War Room
2015, PG, 2h

Genres
Director
Alex Kendrick
Writers
Alex Kendrick, Stephen Kendrick
Stars
Priscilla C. Shirer, T.C. Stallings, Karen Abercrombie
With her marriage on the brink of collapse, a woman discovers that she can only win the battle for her home by surrendering the fight to God in her “war room.”
Is War Room the Christian Film We Actually Need?
📊 Ratings
| Platform | Rating | Notes |
|---|---|---|
| 🎞️ IMDb | 6.5/10 | Mixed audience response |
| 🎦 Metacritic | 26/100 Critics / 5.6/10 Audience | Critics found it “overwrought” |
| 🍿 Rotten Tomatoes | 33% Critics / 80%+ Audience | Massive critic-audience divide |
| 🤩 Our Theological Complexity Rating | 7.5/10 | Robust prayer theology with controversial spiritual warfare elements. Simplifies cause-effect but champions biblical intimacy with God. |
📊 Review Summary
War Room isn’t just a movie. It’s a sermon wrapped in cinema, a battle cry disguised as domestic drama. The Kendrick Brothers’ 2015 release turned a $3 million budget into $74 million worldwide because it spoke directly to evangelical anxieties about marriage, materialism, and spiritual apathy.
But here’s the tension. Secular critics called it “anti-feminist” and “creepy.” Christian audiences called it “life-changing.” This 2,366% ROI film features an elderly Black woman teaching a younger Black woman how to fight for her marriage—not against her husband, but against spiritual forces. The weapon? Strategic, closeted prayer.

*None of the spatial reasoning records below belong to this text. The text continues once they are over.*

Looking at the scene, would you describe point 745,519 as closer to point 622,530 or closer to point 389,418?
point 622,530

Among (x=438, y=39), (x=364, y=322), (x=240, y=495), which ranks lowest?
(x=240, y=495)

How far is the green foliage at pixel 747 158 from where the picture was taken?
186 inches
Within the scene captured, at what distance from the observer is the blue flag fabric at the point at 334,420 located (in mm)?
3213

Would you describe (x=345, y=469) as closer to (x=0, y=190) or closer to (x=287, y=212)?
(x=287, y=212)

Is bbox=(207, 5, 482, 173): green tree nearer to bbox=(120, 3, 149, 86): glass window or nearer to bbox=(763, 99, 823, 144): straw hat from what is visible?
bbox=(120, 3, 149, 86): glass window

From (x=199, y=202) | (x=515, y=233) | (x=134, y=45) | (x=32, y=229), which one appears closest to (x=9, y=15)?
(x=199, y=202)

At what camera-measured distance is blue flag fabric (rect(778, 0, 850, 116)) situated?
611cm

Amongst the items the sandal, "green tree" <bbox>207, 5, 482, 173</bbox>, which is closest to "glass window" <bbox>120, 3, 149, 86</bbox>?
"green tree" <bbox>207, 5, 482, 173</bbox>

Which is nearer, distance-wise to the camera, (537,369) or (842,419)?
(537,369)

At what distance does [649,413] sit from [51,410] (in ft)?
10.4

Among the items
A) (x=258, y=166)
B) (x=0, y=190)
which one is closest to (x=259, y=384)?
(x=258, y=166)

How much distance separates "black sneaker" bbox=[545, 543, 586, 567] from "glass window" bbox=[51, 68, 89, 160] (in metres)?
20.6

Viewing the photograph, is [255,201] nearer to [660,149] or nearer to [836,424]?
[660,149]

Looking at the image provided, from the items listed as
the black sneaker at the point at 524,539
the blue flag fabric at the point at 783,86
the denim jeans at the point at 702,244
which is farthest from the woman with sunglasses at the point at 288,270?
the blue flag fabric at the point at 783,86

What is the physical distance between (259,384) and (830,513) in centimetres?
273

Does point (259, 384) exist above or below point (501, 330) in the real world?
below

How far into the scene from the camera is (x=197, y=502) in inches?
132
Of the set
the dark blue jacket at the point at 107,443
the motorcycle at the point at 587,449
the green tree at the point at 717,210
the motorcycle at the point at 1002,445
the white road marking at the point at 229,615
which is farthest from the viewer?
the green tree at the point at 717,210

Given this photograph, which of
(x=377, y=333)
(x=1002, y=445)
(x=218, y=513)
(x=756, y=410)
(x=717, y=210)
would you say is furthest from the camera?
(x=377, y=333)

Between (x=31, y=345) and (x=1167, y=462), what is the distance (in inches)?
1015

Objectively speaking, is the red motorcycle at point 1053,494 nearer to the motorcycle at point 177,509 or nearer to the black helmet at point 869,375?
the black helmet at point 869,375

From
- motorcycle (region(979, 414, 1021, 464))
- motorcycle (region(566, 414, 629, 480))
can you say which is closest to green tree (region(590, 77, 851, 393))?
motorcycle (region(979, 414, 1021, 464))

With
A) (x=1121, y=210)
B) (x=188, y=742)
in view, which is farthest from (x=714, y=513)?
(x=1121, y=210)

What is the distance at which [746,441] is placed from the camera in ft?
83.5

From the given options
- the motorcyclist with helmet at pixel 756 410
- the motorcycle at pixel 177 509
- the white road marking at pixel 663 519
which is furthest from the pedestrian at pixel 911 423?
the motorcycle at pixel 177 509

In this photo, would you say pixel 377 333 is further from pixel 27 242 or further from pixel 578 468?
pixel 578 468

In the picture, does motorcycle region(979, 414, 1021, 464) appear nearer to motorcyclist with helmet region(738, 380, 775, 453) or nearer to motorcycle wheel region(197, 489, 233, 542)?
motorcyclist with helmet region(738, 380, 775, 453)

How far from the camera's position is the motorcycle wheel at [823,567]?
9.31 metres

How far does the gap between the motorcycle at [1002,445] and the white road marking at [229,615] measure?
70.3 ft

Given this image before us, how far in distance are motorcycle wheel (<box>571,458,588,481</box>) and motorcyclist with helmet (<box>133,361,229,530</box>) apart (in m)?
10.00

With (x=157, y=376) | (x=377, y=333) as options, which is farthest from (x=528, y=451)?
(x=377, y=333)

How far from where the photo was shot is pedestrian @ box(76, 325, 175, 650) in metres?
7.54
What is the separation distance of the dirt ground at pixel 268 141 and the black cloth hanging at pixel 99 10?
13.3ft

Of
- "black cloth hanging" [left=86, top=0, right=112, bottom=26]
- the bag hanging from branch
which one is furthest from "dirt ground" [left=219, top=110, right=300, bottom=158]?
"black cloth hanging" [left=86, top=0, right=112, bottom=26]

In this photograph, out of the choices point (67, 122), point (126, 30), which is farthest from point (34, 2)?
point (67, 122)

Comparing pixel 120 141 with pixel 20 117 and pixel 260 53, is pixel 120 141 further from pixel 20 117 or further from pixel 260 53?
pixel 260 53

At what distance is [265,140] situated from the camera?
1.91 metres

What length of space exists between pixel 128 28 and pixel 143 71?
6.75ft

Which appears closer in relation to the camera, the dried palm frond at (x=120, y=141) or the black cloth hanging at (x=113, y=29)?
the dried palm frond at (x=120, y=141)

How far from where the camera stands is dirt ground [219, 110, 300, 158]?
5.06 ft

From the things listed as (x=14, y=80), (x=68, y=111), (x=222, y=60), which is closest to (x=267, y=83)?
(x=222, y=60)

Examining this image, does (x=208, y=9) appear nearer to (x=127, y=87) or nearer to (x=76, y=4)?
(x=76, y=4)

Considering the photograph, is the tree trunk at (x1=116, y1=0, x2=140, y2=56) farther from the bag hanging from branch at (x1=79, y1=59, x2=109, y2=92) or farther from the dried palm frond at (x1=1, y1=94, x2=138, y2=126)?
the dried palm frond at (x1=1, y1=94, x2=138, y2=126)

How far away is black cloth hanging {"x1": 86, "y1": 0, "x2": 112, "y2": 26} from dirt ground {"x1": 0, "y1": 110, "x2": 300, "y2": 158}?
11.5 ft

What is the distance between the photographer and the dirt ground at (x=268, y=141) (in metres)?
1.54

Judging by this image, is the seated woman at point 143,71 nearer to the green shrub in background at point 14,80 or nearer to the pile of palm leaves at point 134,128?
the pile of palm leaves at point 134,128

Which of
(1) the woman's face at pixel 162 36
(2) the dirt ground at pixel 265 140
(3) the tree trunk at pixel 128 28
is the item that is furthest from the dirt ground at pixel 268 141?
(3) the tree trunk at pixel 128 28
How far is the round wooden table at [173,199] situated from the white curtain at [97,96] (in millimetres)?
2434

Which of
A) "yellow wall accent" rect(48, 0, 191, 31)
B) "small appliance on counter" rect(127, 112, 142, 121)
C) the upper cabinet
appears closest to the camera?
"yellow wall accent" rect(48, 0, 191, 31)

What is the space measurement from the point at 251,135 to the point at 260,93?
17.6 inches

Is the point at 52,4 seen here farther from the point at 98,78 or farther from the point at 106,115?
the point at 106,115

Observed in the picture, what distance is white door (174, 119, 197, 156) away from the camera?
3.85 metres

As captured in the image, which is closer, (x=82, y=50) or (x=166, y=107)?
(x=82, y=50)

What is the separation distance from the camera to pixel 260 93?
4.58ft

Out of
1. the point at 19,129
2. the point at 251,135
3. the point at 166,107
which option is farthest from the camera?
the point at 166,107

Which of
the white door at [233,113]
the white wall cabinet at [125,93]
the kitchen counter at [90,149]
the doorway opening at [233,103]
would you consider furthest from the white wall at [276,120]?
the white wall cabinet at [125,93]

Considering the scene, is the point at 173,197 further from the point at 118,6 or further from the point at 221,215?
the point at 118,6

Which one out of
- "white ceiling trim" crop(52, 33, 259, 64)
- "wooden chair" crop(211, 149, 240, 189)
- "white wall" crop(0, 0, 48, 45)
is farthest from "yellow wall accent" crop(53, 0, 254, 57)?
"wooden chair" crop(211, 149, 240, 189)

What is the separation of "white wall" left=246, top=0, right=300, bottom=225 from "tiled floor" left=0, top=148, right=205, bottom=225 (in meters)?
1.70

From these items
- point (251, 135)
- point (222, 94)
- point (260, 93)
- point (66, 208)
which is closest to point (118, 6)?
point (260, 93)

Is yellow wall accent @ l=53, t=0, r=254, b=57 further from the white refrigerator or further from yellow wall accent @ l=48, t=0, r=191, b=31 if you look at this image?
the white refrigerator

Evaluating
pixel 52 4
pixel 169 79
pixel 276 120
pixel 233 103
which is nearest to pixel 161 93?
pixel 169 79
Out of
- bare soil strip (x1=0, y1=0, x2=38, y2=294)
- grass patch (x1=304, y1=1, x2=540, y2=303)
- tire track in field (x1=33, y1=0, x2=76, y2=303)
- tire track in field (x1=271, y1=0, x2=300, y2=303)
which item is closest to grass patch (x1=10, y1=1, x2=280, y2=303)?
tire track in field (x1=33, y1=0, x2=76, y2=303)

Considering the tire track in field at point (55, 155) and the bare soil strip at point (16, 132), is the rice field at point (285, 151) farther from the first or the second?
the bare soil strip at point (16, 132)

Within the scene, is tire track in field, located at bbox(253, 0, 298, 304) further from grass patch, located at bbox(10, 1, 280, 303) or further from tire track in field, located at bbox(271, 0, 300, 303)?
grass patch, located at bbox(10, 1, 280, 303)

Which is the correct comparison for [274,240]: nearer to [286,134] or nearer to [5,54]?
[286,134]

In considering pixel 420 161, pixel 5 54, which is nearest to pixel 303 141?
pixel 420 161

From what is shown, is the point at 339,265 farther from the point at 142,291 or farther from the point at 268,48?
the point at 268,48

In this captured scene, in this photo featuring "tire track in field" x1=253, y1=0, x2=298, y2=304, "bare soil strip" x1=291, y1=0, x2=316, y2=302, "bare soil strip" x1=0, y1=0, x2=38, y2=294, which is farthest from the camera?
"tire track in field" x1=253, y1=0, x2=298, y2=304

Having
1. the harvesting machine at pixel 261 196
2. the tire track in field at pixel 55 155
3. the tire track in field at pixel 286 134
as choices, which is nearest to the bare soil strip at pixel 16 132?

The question isn’t whether War Room is cinematically flawless. It’s whether it biblically challenges lukewarm Christianity while respecting both divine sovereignty and human complexity. Spoiler: it mostly succeeds, with some caveats about spiritual warfare methodology.
| Concern | Level | Notes |
|---|---|---|
| Average Rating | Mixed | Massive secular-Christian divide |
| Violence | Minimal | Brief war footage montage, verbal confrontations |
| Language | Clean | No profanity; family-friendly dialogue |
| Drug Use | None | Pharmaceutical sales context, no substance abuse |
| Explicit Content | None | Implied adultery thwarted; no graphic content |
| Spiritual Messaging | High/Controversial | Strong prayer emphasis; divisive spiritual warfare theology |
| Verdict | Recommend with Discernment | Powerful for prayer life; questionable on submission theology |
🎬 War Room in a Nutshell
🔤 Title: War Room
🎬 Director(s): Alex Kendrick (Director/Co-Writer), Stephen Kendrick (Co-Writer)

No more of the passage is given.